An experimental and modelling study of injured axons

Abstract

Injury-induced retraction and beading (degeneration) of axons during traumatic brain injury (TBI) are believed to play key roles in the disintegration of the neural network and eventually lead to severe symptoms such as permanent memory loss and emotional disturbances. However, fundamental questions such as how these phenomena actually take place and what physical factors govern these processes still remain unclear. In addition, a method allowing us to quantitatively and systematically examine the injury response of axons is still lacking.

In this study, we report a combined experimental and modeling study to address these questions. Specifically, a sharp atomic force microscope (AFM) probe was used to transect axons and trigger the response in a precisely controlled manner. The retraction and beading response of axon, as well as related cytoskeletal changes insider, were then monitored with a fluorescent microscope. Interestingly, we showed that the retracting motion of a well-developed axon can be arrested by strong cell-substrate attachment. However, axon retraction was found to be re-triggered if a second transection was conducted, albeit with a lower shrinking amplitude. Furthermore, disruption of the actin cytoskeleton or cell-substrate adhesion significantly altered the retracting dynamics of injured axons. Besides retracting homogeneously, beading of transected axons was also commonly observed (mainly on the thin distal part of the axon) in our experiment. The beading wavelength, representing the averaged distance between beads, was found to correlate with the size and cytoskeleton integrity of axon, with a thinner axon or a disrupted actin cytoskeleton both leading to a shorter beading wavelength. On the theoretical side, a mathematical model was developed to explain the observed injury response of neural cells where the retracting motion was assumed to be driven by the pre-tension in the axon and progress against neuron-substrate adhesion as well as the viscous resistance of the cell. Using realistic parameters, model predictions were found to be in good agreement with our observations. Furthermore, a model that suggests axon beading originates from the shape instability of membrane, and is driven by release of the work done by axonal tension and reduction of the surface energy of membrane was also developed. The beading wavelength predicted from this theory was in good agreement with our experiments under various conditions, indicating that the essential physics has been captured by the model.
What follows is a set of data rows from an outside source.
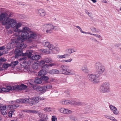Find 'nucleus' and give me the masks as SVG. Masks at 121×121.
Listing matches in <instances>:
<instances>
[{
  "instance_id": "obj_1",
  "label": "nucleus",
  "mask_w": 121,
  "mask_h": 121,
  "mask_svg": "<svg viewBox=\"0 0 121 121\" xmlns=\"http://www.w3.org/2000/svg\"><path fill=\"white\" fill-rule=\"evenodd\" d=\"M8 15L6 13H2L0 15V21H2L3 25L5 26L6 28L9 29L10 27L14 28V31L19 33L21 32V30L18 28L21 25V24L19 22L17 23L16 21L13 19L9 18Z\"/></svg>"
},
{
  "instance_id": "obj_2",
  "label": "nucleus",
  "mask_w": 121,
  "mask_h": 121,
  "mask_svg": "<svg viewBox=\"0 0 121 121\" xmlns=\"http://www.w3.org/2000/svg\"><path fill=\"white\" fill-rule=\"evenodd\" d=\"M95 68L96 70V73L98 75L89 74L88 75L87 78L90 81L94 83H97L99 82L100 80L99 75H101L104 71L105 69L104 66L99 62L96 63Z\"/></svg>"
},
{
  "instance_id": "obj_3",
  "label": "nucleus",
  "mask_w": 121,
  "mask_h": 121,
  "mask_svg": "<svg viewBox=\"0 0 121 121\" xmlns=\"http://www.w3.org/2000/svg\"><path fill=\"white\" fill-rule=\"evenodd\" d=\"M21 37L19 36L17 37V39L23 41L29 38V34L32 33V31L30 29L27 27H23L22 30H21Z\"/></svg>"
},
{
  "instance_id": "obj_4",
  "label": "nucleus",
  "mask_w": 121,
  "mask_h": 121,
  "mask_svg": "<svg viewBox=\"0 0 121 121\" xmlns=\"http://www.w3.org/2000/svg\"><path fill=\"white\" fill-rule=\"evenodd\" d=\"M57 26H55L50 24H46L42 25L41 29L42 30H46V32L47 33H51L52 30H55L58 29Z\"/></svg>"
},
{
  "instance_id": "obj_5",
  "label": "nucleus",
  "mask_w": 121,
  "mask_h": 121,
  "mask_svg": "<svg viewBox=\"0 0 121 121\" xmlns=\"http://www.w3.org/2000/svg\"><path fill=\"white\" fill-rule=\"evenodd\" d=\"M31 50H28L26 51L25 53L22 52V50L17 49L15 50L14 53L15 54V56L16 57L22 55V56H27L29 57H30L31 56L32 53Z\"/></svg>"
},
{
  "instance_id": "obj_6",
  "label": "nucleus",
  "mask_w": 121,
  "mask_h": 121,
  "mask_svg": "<svg viewBox=\"0 0 121 121\" xmlns=\"http://www.w3.org/2000/svg\"><path fill=\"white\" fill-rule=\"evenodd\" d=\"M60 67L62 69L60 71L61 74L67 75H73L74 74V72L72 70L68 69V66L66 65H62Z\"/></svg>"
},
{
  "instance_id": "obj_7",
  "label": "nucleus",
  "mask_w": 121,
  "mask_h": 121,
  "mask_svg": "<svg viewBox=\"0 0 121 121\" xmlns=\"http://www.w3.org/2000/svg\"><path fill=\"white\" fill-rule=\"evenodd\" d=\"M110 84L108 82L103 83L101 86L100 90L102 92L107 93L109 91Z\"/></svg>"
},
{
  "instance_id": "obj_8",
  "label": "nucleus",
  "mask_w": 121,
  "mask_h": 121,
  "mask_svg": "<svg viewBox=\"0 0 121 121\" xmlns=\"http://www.w3.org/2000/svg\"><path fill=\"white\" fill-rule=\"evenodd\" d=\"M44 98L43 97L38 96L33 97L30 98V100H31V105L35 104L37 103L39 100H44Z\"/></svg>"
},
{
  "instance_id": "obj_9",
  "label": "nucleus",
  "mask_w": 121,
  "mask_h": 121,
  "mask_svg": "<svg viewBox=\"0 0 121 121\" xmlns=\"http://www.w3.org/2000/svg\"><path fill=\"white\" fill-rule=\"evenodd\" d=\"M30 34V35L28 36L29 38L27 39H25V40H27V42L29 43H31L32 42V40L31 39V38L34 39H36L37 37V35L33 33L32 31V33Z\"/></svg>"
},
{
  "instance_id": "obj_10",
  "label": "nucleus",
  "mask_w": 121,
  "mask_h": 121,
  "mask_svg": "<svg viewBox=\"0 0 121 121\" xmlns=\"http://www.w3.org/2000/svg\"><path fill=\"white\" fill-rule=\"evenodd\" d=\"M59 111L61 113L65 114H70L72 112L71 110L64 108H62L59 109Z\"/></svg>"
},
{
  "instance_id": "obj_11",
  "label": "nucleus",
  "mask_w": 121,
  "mask_h": 121,
  "mask_svg": "<svg viewBox=\"0 0 121 121\" xmlns=\"http://www.w3.org/2000/svg\"><path fill=\"white\" fill-rule=\"evenodd\" d=\"M14 90L13 86H8L6 87V88H3L2 89L0 88V93H3V92H8L10 90Z\"/></svg>"
},
{
  "instance_id": "obj_12",
  "label": "nucleus",
  "mask_w": 121,
  "mask_h": 121,
  "mask_svg": "<svg viewBox=\"0 0 121 121\" xmlns=\"http://www.w3.org/2000/svg\"><path fill=\"white\" fill-rule=\"evenodd\" d=\"M13 87L14 90H21L26 89L27 87V86L26 85L22 84L20 85L14 86Z\"/></svg>"
},
{
  "instance_id": "obj_13",
  "label": "nucleus",
  "mask_w": 121,
  "mask_h": 121,
  "mask_svg": "<svg viewBox=\"0 0 121 121\" xmlns=\"http://www.w3.org/2000/svg\"><path fill=\"white\" fill-rule=\"evenodd\" d=\"M109 108L114 114L117 115L119 114V111L116 107L112 105H110L109 106Z\"/></svg>"
},
{
  "instance_id": "obj_14",
  "label": "nucleus",
  "mask_w": 121,
  "mask_h": 121,
  "mask_svg": "<svg viewBox=\"0 0 121 121\" xmlns=\"http://www.w3.org/2000/svg\"><path fill=\"white\" fill-rule=\"evenodd\" d=\"M33 89H36L38 91H42V92H45V89L44 88V86L41 87L38 86H33Z\"/></svg>"
},
{
  "instance_id": "obj_15",
  "label": "nucleus",
  "mask_w": 121,
  "mask_h": 121,
  "mask_svg": "<svg viewBox=\"0 0 121 121\" xmlns=\"http://www.w3.org/2000/svg\"><path fill=\"white\" fill-rule=\"evenodd\" d=\"M6 108V106L4 105H0V112L1 114L6 116V115H7L6 112L5 111Z\"/></svg>"
},
{
  "instance_id": "obj_16",
  "label": "nucleus",
  "mask_w": 121,
  "mask_h": 121,
  "mask_svg": "<svg viewBox=\"0 0 121 121\" xmlns=\"http://www.w3.org/2000/svg\"><path fill=\"white\" fill-rule=\"evenodd\" d=\"M17 40L18 41V43H17V47L19 48V49H20L22 50L26 47L27 46L26 44L23 43H22L21 44L20 43H19V42H23V40H22L23 41H22L21 42V40H18L17 39ZM25 40H24V41Z\"/></svg>"
},
{
  "instance_id": "obj_17",
  "label": "nucleus",
  "mask_w": 121,
  "mask_h": 121,
  "mask_svg": "<svg viewBox=\"0 0 121 121\" xmlns=\"http://www.w3.org/2000/svg\"><path fill=\"white\" fill-rule=\"evenodd\" d=\"M37 12L38 14L41 16L44 17L46 15V13L45 10L42 9H38Z\"/></svg>"
},
{
  "instance_id": "obj_18",
  "label": "nucleus",
  "mask_w": 121,
  "mask_h": 121,
  "mask_svg": "<svg viewBox=\"0 0 121 121\" xmlns=\"http://www.w3.org/2000/svg\"><path fill=\"white\" fill-rule=\"evenodd\" d=\"M67 119L69 121H78V118L73 115H69L67 117Z\"/></svg>"
},
{
  "instance_id": "obj_19",
  "label": "nucleus",
  "mask_w": 121,
  "mask_h": 121,
  "mask_svg": "<svg viewBox=\"0 0 121 121\" xmlns=\"http://www.w3.org/2000/svg\"><path fill=\"white\" fill-rule=\"evenodd\" d=\"M47 73L46 70L45 69H42L38 73V75L41 77L45 75Z\"/></svg>"
},
{
  "instance_id": "obj_20",
  "label": "nucleus",
  "mask_w": 121,
  "mask_h": 121,
  "mask_svg": "<svg viewBox=\"0 0 121 121\" xmlns=\"http://www.w3.org/2000/svg\"><path fill=\"white\" fill-rule=\"evenodd\" d=\"M81 69L85 73L87 74L89 72L87 67L86 66H83L81 68Z\"/></svg>"
},
{
  "instance_id": "obj_21",
  "label": "nucleus",
  "mask_w": 121,
  "mask_h": 121,
  "mask_svg": "<svg viewBox=\"0 0 121 121\" xmlns=\"http://www.w3.org/2000/svg\"><path fill=\"white\" fill-rule=\"evenodd\" d=\"M48 73L51 74H59L60 73L59 71L56 69H53L49 71Z\"/></svg>"
},
{
  "instance_id": "obj_22",
  "label": "nucleus",
  "mask_w": 121,
  "mask_h": 121,
  "mask_svg": "<svg viewBox=\"0 0 121 121\" xmlns=\"http://www.w3.org/2000/svg\"><path fill=\"white\" fill-rule=\"evenodd\" d=\"M60 103L62 104H68L70 103V101L69 100H64L60 101Z\"/></svg>"
},
{
  "instance_id": "obj_23",
  "label": "nucleus",
  "mask_w": 121,
  "mask_h": 121,
  "mask_svg": "<svg viewBox=\"0 0 121 121\" xmlns=\"http://www.w3.org/2000/svg\"><path fill=\"white\" fill-rule=\"evenodd\" d=\"M34 80L33 79H32L27 81V84L28 85L30 86V87H32L33 89V86H35L34 85Z\"/></svg>"
},
{
  "instance_id": "obj_24",
  "label": "nucleus",
  "mask_w": 121,
  "mask_h": 121,
  "mask_svg": "<svg viewBox=\"0 0 121 121\" xmlns=\"http://www.w3.org/2000/svg\"><path fill=\"white\" fill-rule=\"evenodd\" d=\"M45 62L47 63H51L52 62V60L50 57H46L43 59Z\"/></svg>"
},
{
  "instance_id": "obj_25",
  "label": "nucleus",
  "mask_w": 121,
  "mask_h": 121,
  "mask_svg": "<svg viewBox=\"0 0 121 121\" xmlns=\"http://www.w3.org/2000/svg\"><path fill=\"white\" fill-rule=\"evenodd\" d=\"M76 49L73 48H68L67 49L68 53L70 54L74 52H76Z\"/></svg>"
},
{
  "instance_id": "obj_26",
  "label": "nucleus",
  "mask_w": 121,
  "mask_h": 121,
  "mask_svg": "<svg viewBox=\"0 0 121 121\" xmlns=\"http://www.w3.org/2000/svg\"><path fill=\"white\" fill-rule=\"evenodd\" d=\"M30 99L29 98L22 99V103H27L29 102V103H31V100H30Z\"/></svg>"
},
{
  "instance_id": "obj_27",
  "label": "nucleus",
  "mask_w": 121,
  "mask_h": 121,
  "mask_svg": "<svg viewBox=\"0 0 121 121\" xmlns=\"http://www.w3.org/2000/svg\"><path fill=\"white\" fill-rule=\"evenodd\" d=\"M5 48L4 46L0 47V56L3 54L7 53L6 51L5 50Z\"/></svg>"
},
{
  "instance_id": "obj_28",
  "label": "nucleus",
  "mask_w": 121,
  "mask_h": 121,
  "mask_svg": "<svg viewBox=\"0 0 121 121\" xmlns=\"http://www.w3.org/2000/svg\"><path fill=\"white\" fill-rule=\"evenodd\" d=\"M42 82L41 79L39 78H36L34 80V83L35 84H40Z\"/></svg>"
},
{
  "instance_id": "obj_29",
  "label": "nucleus",
  "mask_w": 121,
  "mask_h": 121,
  "mask_svg": "<svg viewBox=\"0 0 121 121\" xmlns=\"http://www.w3.org/2000/svg\"><path fill=\"white\" fill-rule=\"evenodd\" d=\"M68 56V54H65L62 55H58L57 56V57L58 59H63L65 58Z\"/></svg>"
},
{
  "instance_id": "obj_30",
  "label": "nucleus",
  "mask_w": 121,
  "mask_h": 121,
  "mask_svg": "<svg viewBox=\"0 0 121 121\" xmlns=\"http://www.w3.org/2000/svg\"><path fill=\"white\" fill-rule=\"evenodd\" d=\"M42 44L45 47H48L50 44V43L47 41L44 40L42 42Z\"/></svg>"
},
{
  "instance_id": "obj_31",
  "label": "nucleus",
  "mask_w": 121,
  "mask_h": 121,
  "mask_svg": "<svg viewBox=\"0 0 121 121\" xmlns=\"http://www.w3.org/2000/svg\"><path fill=\"white\" fill-rule=\"evenodd\" d=\"M40 57V56L39 55H35L33 56L31 59L33 60H36L38 59Z\"/></svg>"
},
{
  "instance_id": "obj_32",
  "label": "nucleus",
  "mask_w": 121,
  "mask_h": 121,
  "mask_svg": "<svg viewBox=\"0 0 121 121\" xmlns=\"http://www.w3.org/2000/svg\"><path fill=\"white\" fill-rule=\"evenodd\" d=\"M39 63L38 62L34 63L32 66L33 68L35 69H37L38 67Z\"/></svg>"
},
{
  "instance_id": "obj_33",
  "label": "nucleus",
  "mask_w": 121,
  "mask_h": 121,
  "mask_svg": "<svg viewBox=\"0 0 121 121\" xmlns=\"http://www.w3.org/2000/svg\"><path fill=\"white\" fill-rule=\"evenodd\" d=\"M24 112H27L28 113H37V111H35V110H28L27 109H25L23 111Z\"/></svg>"
},
{
  "instance_id": "obj_34",
  "label": "nucleus",
  "mask_w": 121,
  "mask_h": 121,
  "mask_svg": "<svg viewBox=\"0 0 121 121\" xmlns=\"http://www.w3.org/2000/svg\"><path fill=\"white\" fill-rule=\"evenodd\" d=\"M44 86V88L45 89V92L46 91L47 89H51L52 88V86L51 84H48Z\"/></svg>"
},
{
  "instance_id": "obj_35",
  "label": "nucleus",
  "mask_w": 121,
  "mask_h": 121,
  "mask_svg": "<svg viewBox=\"0 0 121 121\" xmlns=\"http://www.w3.org/2000/svg\"><path fill=\"white\" fill-rule=\"evenodd\" d=\"M19 107V105H16L14 104H13L12 105H10L8 106L7 108H12L13 109H16Z\"/></svg>"
},
{
  "instance_id": "obj_36",
  "label": "nucleus",
  "mask_w": 121,
  "mask_h": 121,
  "mask_svg": "<svg viewBox=\"0 0 121 121\" xmlns=\"http://www.w3.org/2000/svg\"><path fill=\"white\" fill-rule=\"evenodd\" d=\"M48 47L50 50H53L55 49V48L54 46L50 43Z\"/></svg>"
},
{
  "instance_id": "obj_37",
  "label": "nucleus",
  "mask_w": 121,
  "mask_h": 121,
  "mask_svg": "<svg viewBox=\"0 0 121 121\" xmlns=\"http://www.w3.org/2000/svg\"><path fill=\"white\" fill-rule=\"evenodd\" d=\"M91 30L93 32L95 33H98L99 32V30L94 27H92L91 28Z\"/></svg>"
},
{
  "instance_id": "obj_38",
  "label": "nucleus",
  "mask_w": 121,
  "mask_h": 121,
  "mask_svg": "<svg viewBox=\"0 0 121 121\" xmlns=\"http://www.w3.org/2000/svg\"><path fill=\"white\" fill-rule=\"evenodd\" d=\"M12 44V43H8L7 45V48L8 49H12L13 48V46L11 45Z\"/></svg>"
},
{
  "instance_id": "obj_39",
  "label": "nucleus",
  "mask_w": 121,
  "mask_h": 121,
  "mask_svg": "<svg viewBox=\"0 0 121 121\" xmlns=\"http://www.w3.org/2000/svg\"><path fill=\"white\" fill-rule=\"evenodd\" d=\"M41 77L42 80L45 81H47L49 79L48 78L47 76H43Z\"/></svg>"
},
{
  "instance_id": "obj_40",
  "label": "nucleus",
  "mask_w": 121,
  "mask_h": 121,
  "mask_svg": "<svg viewBox=\"0 0 121 121\" xmlns=\"http://www.w3.org/2000/svg\"><path fill=\"white\" fill-rule=\"evenodd\" d=\"M27 59V57L25 56H23L22 57L20 58L19 59V60L20 61L22 62H23L24 63L25 61Z\"/></svg>"
},
{
  "instance_id": "obj_41",
  "label": "nucleus",
  "mask_w": 121,
  "mask_h": 121,
  "mask_svg": "<svg viewBox=\"0 0 121 121\" xmlns=\"http://www.w3.org/2000/svg\"><path fill=\"white\" fill-rule=\"evenodd\" d=\"M43 110L45 112H49L51 111V109L49 107H46Z\"/></svg>"
},
{
  "instance_id": "obj_42",
  "label": "nucleus",
  "mask_w": 121,
  "mask_h": 121,
  "mask_svg": "<svg viewBox=\"0 0 121 121\" xmlns=\"http://www.w3.org/2000/svg\"><path fill=\"white\" fill-rule=\"evenodd\" d=\"M14 111L13 110V111H9L8 113V115L10 117H12V115L13 114Z\"/></svg>"
},
{
  "instance_id": "obj_43",
  "label": "nucleus",
  "mask_w": 121,
  "mask_h": 121,
  "mask_svg": "<svg viewBox=\"0 0 121 121\" xmlns=\"http://www.w3.org/2000/svg\"><path fill=\"white\" fill-rule=\"evenodd\" d=\"M49 64H46L44 65L42 67V68L43 69L46 70V67H47L48 68H49Z\"/></svg>"
},
{
  "instance_id": "obj_44",
  "label": "nucleus",
  "mask_w": 121,
  "mask_h": 121,
  "mask_svg": "<svg viewBox=\"0 0 121 121\" xmlns=\"http://www.w3.org/2000/svg\"><path fill=\"white\" fill-rule=\"evenodd\" d=\"M76 27L78 29L80 30V32L82 33L85 34L86 33V32L83 31L81 28L80 27L78 26H76Z\"/></svg>"
},
{
  "instance_id": "obj_45",
  "label": "nucleus",
  "mask_w": 121,
  "mask_h": 121,
  "mask_svg": "<svg viewBox=\"0 0 121 121\" xmlns=\"http://www.w3.org/2000/svg\"><path fill=\"white\" fill-rule=\"evenodd\" d=\"M42 118L47 121L48 119V115L46 114H43Z\"/></svg>"
},
{
  "instance_id": "obj_46",
  "label": "nucleus",
  "mask_w": 121,
  "mask_h": 121,
  "mask_svg": "<svg viewBox=\"0 0 121 121\" xmlns=\"http://www.w3.org/2000/svg\"><path fill=\"white\" fill-rule=\"evenodd\" d=\"M51 120L52 121H57V118L56 116H53L52 117Z\"/></svg>"
},
{
  "instance_id": "obj_47",
  "label": "nucleus",
  "mask_w": 121,
  "mask_h": 121,
  "mask_svg": "<svg viewBox=\"0 0 121 121\" xmlns=\"http://www.w3.org/2000/svg\"><path fill=\"white\" fill-rule=\"evenodd\" d=\"M90 110V107L89 106H88L86 107L85 108V110L86 112H88V111Z\"/></svg>"
},
{
  "instance_id": "obj_48",
  "label": "nucleus",
  "mask_w": 121,
  "mask_h": 121,
  "mask_svg": "<svg viewBox=\"0 0 121 121\" xmlns=\"http://www.w3.org/2000/svg\"><path fill=\"white\" fill-rule=\"evenodd\" d=\"M29 69V67L28 66H26L24 68V69H23V70L24 72H26L28 71Z\"/></svg>"
},
{
  "instance_id": "obj_49",
  "label": "nucleus",
  "mask_w": 121,
  "mask_h": 121,
  "mask_svg": "<svg viewBox=\"0 0 121 121\" xmlns=\"http://www.w3.org/2000/svg\"><path fill=\"white\" fill-rule=\"evenodd\" d=\"M115 46L116 47L119 49L121 52V44H118L116 45Z\"/></svg>"
},
{
  "instance_id": "obj_50",
  "label": "nucleus",
  "mask_w": 121,
  "mask_h": 121,
  "mask_svg": "<svg viewBox=\"0 0 121 121\" xmlns=\"http://www.w3.org/2000/svg\"><path fill=\"white\" fill-rule=\"evenodd\" d=\"M85 13H86L89 17H91L92 16V14L91 13H89L88 11L86 10L85 11Z\"/></svg>"
},
{
  "instance_id": "obj_51",
  "label": "nucleus",
  "mask_w": 121,
  "mask_h": 121,
  "mask_svg": "<svg viewBox=\"0 0 121 121\" xmlns=\"http://www.w3.org/2000/svg\"><path fill=\"white\" fill-rule=\"evenodd\" d=\"M82 103L79 102H76L75 105L77 106H80L82 104Z\"/></svg>"
},
{
  "instance_id": "obj_52",
  "label": "nucleus",
  "mask_w": 121,
  "mask_h": 121,
  "mask_svg": "<svg viewBox=\"0 0 121 121\" xmlns=\"http://www.w3.org/2000/svg\"><path fill=\"white\" fill-rule=\"evenodd\" d=\"M11 63L12 65L15 66L18 63V62L17 61H16L13 62Z\"/></svg>"
},
{
  "instance_id": "obj_53",
  "label": "nucleus",
  "mask_w": 121,
  "mask_h": 121,
  "mask_svg": "<svg viewBox=\"0 0 121 121\" xmlns=\"http://www.w3.org/2000/svg\"><path fill=\"white\" fill-rule=\"evenodd\" d=\"M109 119L113 121H117V120L112 117H110Z\"/></svg>"
},
{
  "instance_id": "obj_54",
  "label": "nucleus",
  "mask_w": 121,
  "mask_h": 121,
  "mask_svg": "<svg viewBox=\"0 0 121 121\" xmlns=\"http://www.w3.org/2000/svg\"><path fill=\"white\" fill-rule=\"evenodd\" d=\"M76 102L73 100L70 101V104H71L75 105H76Z\"/></svg>"
},
{
  "instance_id": "obj_55",
  "label": "nucleus",
  "mask_w": 121,
  "mask_h": 121,
  "mask_svg": "<svg viewBox=\"0 0 121 121\" xmlns=\"http://www.w3.org/2000/svg\"><path fill=\"white\" fill-rule=\"evenodd\" d=\"M46 62L44 60H41L40 62V64L41 65H43Z\"/></svg>"
},
{
  "instance_id": "obj_56",
  "label": "nucleus",
  "mask_w": 121,
  "mask_h": 121,
  "mask_svg": "<svg viewBox=\"0 0 121 121\" xmlns=\"http://www.w3.org/2000/svg\"><path fill=\"white\" fill-rule=\"evenodd\" d=\"M38 116L40 118H42L43 116V114L42 113L40 112H39L38 113Z\"/></svg>"
},
{
  "instance_id": "obj_57",
  "label": "nucleus",
  "mask_w": 121,
  "mask_h": 121,
  "mask_svg": "<svg viewBox=\"0 0 121 121\" xmlns=\"http://www.w3.org/2000/svg\"><path fill=\"white\" fill-rule=\"evenodd\" d=\"M91 39L92 41L94 42H96L97 43H99V42L94 38H91Z\"/></svg>"
},
{
  "instance_id": "obj_58",
  "label": "nucleus",
  "mask_w": 121,
  "mask_h": 121,
  "mask_svg": "<svg viewBox=\"0 0 121 121\" xmlns=\"http://www.w3.org/2000/svg\"><path fill=\"white\" fill-rule=\"evenodd\" d=\"M0 11H1L2 12L1 14H0V15H1L2 13H6L8 15V14L6 13H5L6 11L5 10V9H1H1H0Z\"/></svg>"
},
{
  "instance_id": "obj_59",
  "label": "nucleus",
  "mask_w": 121,
  "mask_h": 121,
  "mask_svg": "<svg viewBox=\"0 0 121 121\" xmlns=\"http://www.w3.org/2000/svg\"><path fill=\"white\" fill-rule=\"evenodd\" d=\"M22 99H17L16 100L15 102L17 103H22Z\"/></svg>"
},
{
  "instance_id": "obj_60",
  "label": "nucleus",
  "mask_w": 121,
  "mask_h": 121,
  "mask_svg": "<svg viewBox=\"0 0 121 121\" xmlns=\"http://www.w3.org/2000/svg\"><path fill=\"white\" fill-rule=\"evenodd\" d=\"M72 59L71 58H70V59L66 60L65 61V62H70L71 61H72Z\"/></svg>"
},
{
  "instance_id": "obj_61",
  "label": "nucleus",
  "mask_w": 121,
  "mask_h": 121,
  "mask_svg": "<svg viewBox=\"0 0 121 121\" xmlns=\"http://www.w3.org/2000/svg\"><path fill=\"white\" fill-rule=\"evenodd\" d=\"M6 60L4 57H2L0 58V61L4 62Z\"/></svg>"
},
{
  "instance_id": "obj_62",
  "label": "nucleus",
  "mask_w": 121,
  "mask_h": 121,
  "mask_svg": "<svg viewBox=\"0 0 121 121\" xmlns=\"http://www.w3.org/2000/svg\"><path fill=\"white\" fill-rule=\"evenodd\" d=\"M49 67H52V66H54L55 65V64L54 63H51L49 64Z\"/></svg>"
},
{
  "instance_id": "obj_63",
  "label": "nucleus",
  "mask_w": 121,
  "mask_h": 121,
  "mask_svg": "<svg viewBox=\"0 0 121 121\" xmlns=\"http://www.w3.org/2000/svg\"><path fill=\"white\" fill-rule=\"evenodd\" d=\"M16 33H15L14 35V36H17L18 35H19L21 33H18V32H16Z\"/></svg>"
},
{
  "instance_id": "obj_64",
  "label": "nucleus",
  "mask_w": 121,
  "mask_h": 121,
  "mask_svg": "<svg viewBox=\"0 0 121 121\" xmlns=\"http://www.w3.org/2000/svg\"><path fill=\"white\" fill-rule=\"evenodd\" d=\"M95 36L97 38H100L101 37V36L100 35L98 34H95Z\"/></svg>"
}]
</instances>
Finally, possible interplay between the Alzheimer's disease (AD) and the injury response of neural cells was examined. Interestingly, it was found that the treatment of amyloid-beta (Aβ) on neurons, a common way to mimic the progression of AD, led to greatly reduced retraction but more severe beading and fragmentation of transected axons, indicating a much weakened axonal cytoskeleton along with a significantly reduced tension has been induced by this disease.